The problem: Repeat everything in the data exactly except images.

Given material:

"""

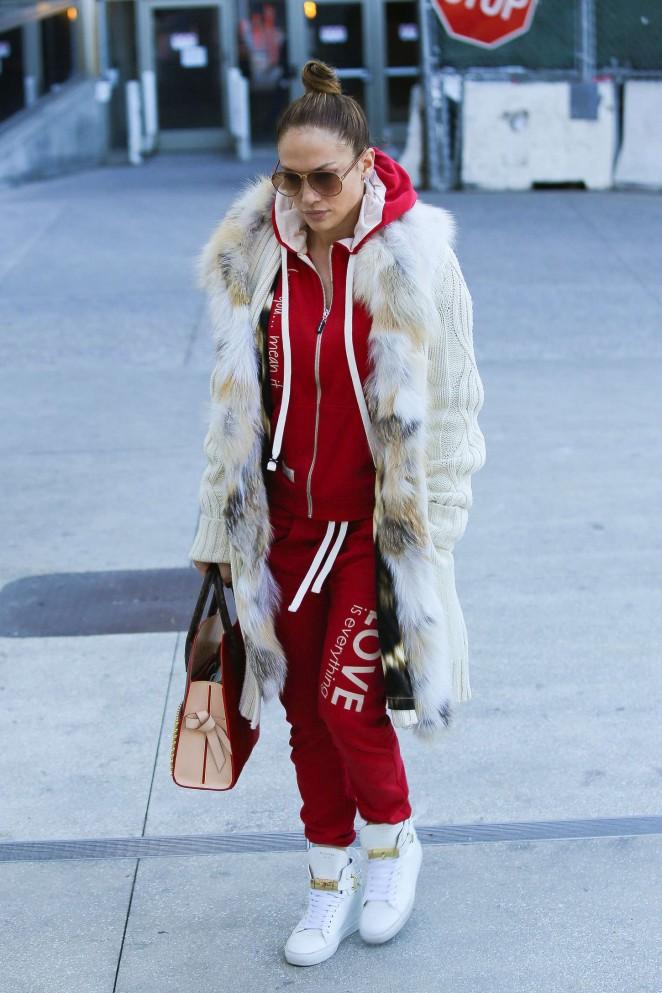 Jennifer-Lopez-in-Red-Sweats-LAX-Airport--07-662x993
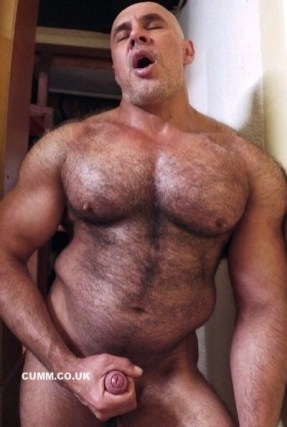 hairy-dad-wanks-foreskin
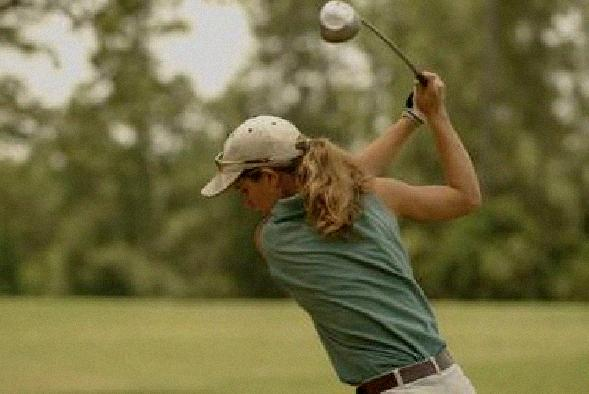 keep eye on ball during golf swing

"""

Worked solution:
 Jennifer-Lopez-in-Red-Sweats-LAX-Airport--07-662x993
 hairy-dad-wanks-foreskin
 keep eye on ball during golf swing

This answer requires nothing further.